The European information security agency, ENISA, is not an actively participating operative agency like the U.S. National Security Agency, but a body set up to be subject matter experts on information security and support the European Union efforts. The epicenter for European Union political and bureaucratic power is in Brussels, Belgium, where both the EU and NATO headquarters are located. The combined EU and NATO headquarters are European power.
Where is ENISA located? The primary agency for European information security is located in Heraklion, Greece. Where is that? On some island in the Mediterranean. From an American perspective it is similar to placing a central agency for federal cyber defense in Fairbanks, Alaska, or perhaps on the upper peninsula of Michigan. I use the ENISA location as an example how dysfunctional European cyber defenses are and how other non-relevant interests, such as Greece also wants an agency of significance that can be place at a remote spot to promote the rural economy, prevails. Europe is far behind to withstand a national cyber crisis.
The epicenter of cyber is Washington, D.C., and the discourse radiates from the national capital outward. The question is how far from the Beltway it reaches. Does the rest of this nation care about the national security threat that is embedded in future adversarial cyber operations?

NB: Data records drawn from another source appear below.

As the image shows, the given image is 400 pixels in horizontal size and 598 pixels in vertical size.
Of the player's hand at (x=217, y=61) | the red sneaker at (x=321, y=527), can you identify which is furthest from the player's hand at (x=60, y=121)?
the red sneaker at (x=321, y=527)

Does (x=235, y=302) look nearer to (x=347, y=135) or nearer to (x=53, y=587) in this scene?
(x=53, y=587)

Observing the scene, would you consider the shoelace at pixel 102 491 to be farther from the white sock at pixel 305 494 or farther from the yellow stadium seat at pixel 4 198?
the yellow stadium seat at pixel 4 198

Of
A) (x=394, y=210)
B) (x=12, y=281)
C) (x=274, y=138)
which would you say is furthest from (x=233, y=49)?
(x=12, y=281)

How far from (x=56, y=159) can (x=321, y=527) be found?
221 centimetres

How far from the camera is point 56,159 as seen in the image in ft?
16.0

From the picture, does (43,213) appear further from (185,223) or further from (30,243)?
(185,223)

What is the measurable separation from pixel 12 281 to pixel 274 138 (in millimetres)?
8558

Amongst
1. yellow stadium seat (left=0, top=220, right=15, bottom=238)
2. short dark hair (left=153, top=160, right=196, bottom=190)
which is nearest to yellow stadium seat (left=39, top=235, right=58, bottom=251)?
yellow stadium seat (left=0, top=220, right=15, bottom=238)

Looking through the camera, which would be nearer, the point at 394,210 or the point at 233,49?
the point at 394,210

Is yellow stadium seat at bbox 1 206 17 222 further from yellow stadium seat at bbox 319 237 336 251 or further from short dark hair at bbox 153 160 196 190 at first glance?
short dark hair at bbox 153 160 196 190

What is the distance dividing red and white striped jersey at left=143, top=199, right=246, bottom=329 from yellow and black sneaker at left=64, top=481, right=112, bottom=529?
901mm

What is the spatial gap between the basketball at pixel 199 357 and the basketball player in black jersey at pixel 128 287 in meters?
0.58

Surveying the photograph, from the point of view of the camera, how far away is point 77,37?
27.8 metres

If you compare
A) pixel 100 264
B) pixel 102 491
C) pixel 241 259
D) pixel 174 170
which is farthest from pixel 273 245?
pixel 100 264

One of my major cyber concerns for the next 10 years is how to disseminate the cyber knowledge into small-town America. The vast majority of the utilities, plants and local government facilities are located in small towns and communities. The United States has 3,500 counties, 18,000 state and local police departments, and 50,000 water utilities of various sizes — just to give you an idea of the scale of local government. This disconnect between the federal level and the local communities is nothing unique for cyber. Implementation is a challenge for every public program just because the sheer size of the volume of information and guidance that have to be communicated, disseminated and checked.

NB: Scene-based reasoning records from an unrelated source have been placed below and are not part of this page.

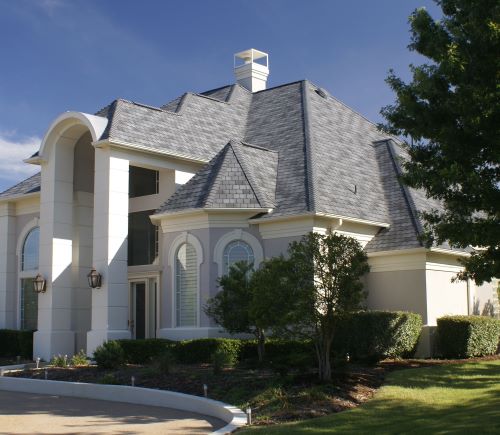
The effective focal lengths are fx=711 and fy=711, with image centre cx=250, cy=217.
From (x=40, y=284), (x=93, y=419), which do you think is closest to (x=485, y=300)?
(x=40, y=284)

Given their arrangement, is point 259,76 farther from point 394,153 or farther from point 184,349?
point 184,349

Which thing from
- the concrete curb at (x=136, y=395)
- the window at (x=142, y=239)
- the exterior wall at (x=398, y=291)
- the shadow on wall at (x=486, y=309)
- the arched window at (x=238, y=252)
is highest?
the window at (x=142, y=239)

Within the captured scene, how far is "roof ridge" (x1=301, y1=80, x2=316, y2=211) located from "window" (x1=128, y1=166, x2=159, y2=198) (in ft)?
17.2

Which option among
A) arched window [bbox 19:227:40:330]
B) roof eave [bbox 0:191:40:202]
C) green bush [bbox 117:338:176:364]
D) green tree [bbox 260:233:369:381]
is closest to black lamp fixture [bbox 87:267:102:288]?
green bush [bbox 117:338:176:364]

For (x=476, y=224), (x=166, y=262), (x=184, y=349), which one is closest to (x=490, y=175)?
(x=476, y=224)

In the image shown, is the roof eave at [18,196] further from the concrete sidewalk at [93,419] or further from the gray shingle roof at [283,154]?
the concrete sidewalk at [93,419]

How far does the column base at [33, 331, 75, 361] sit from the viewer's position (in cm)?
2259

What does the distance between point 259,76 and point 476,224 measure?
68.7 feet

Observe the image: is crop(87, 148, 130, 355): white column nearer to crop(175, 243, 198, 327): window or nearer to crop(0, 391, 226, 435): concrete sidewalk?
crop(175, 243, 198, 327): window

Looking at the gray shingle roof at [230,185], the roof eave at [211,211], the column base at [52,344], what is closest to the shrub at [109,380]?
the roof eave at [211,211]

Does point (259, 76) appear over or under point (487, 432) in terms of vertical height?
over

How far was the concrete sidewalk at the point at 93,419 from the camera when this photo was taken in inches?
465

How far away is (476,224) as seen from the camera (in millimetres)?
13102

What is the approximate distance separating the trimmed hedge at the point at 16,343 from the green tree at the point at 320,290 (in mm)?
12008
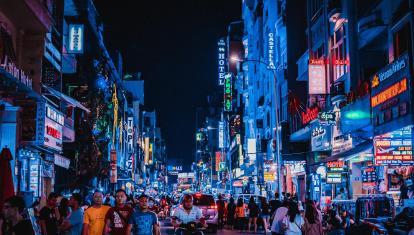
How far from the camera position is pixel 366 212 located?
54.7 feet

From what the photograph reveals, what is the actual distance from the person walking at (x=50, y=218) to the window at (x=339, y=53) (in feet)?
70.9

Cyber is unique because it allows states to engage in a conflict within another country and engage the target with limited ability for the targeted nation to identify, intercept and prevent the attack. This increases the number of potential targets astronomically and it also affects the society at all levels and locales when every part of our society can be cyber attacked.
I live in a small town with two Waffle Houses, one IHOP and one post office where you are greeted as family, but it also has three major food-processing plants, a rubber factory, a larger energy utility and a sizeable sawmill. Cyber security is naturally a part of the operating procedures for the major corporations, but is not really on most people’s mind. Here lies the challenge: How can we change the mindset so cyber is seen as a local problem and not an issue to be handed off to the federal government?
The critical infrastructure and the manufacturing base of America are located in thousands of these small towns. If the drive for increased cyber security and ability to reach national cyber resilience do not reach these communities, these incentives are pointless exercises.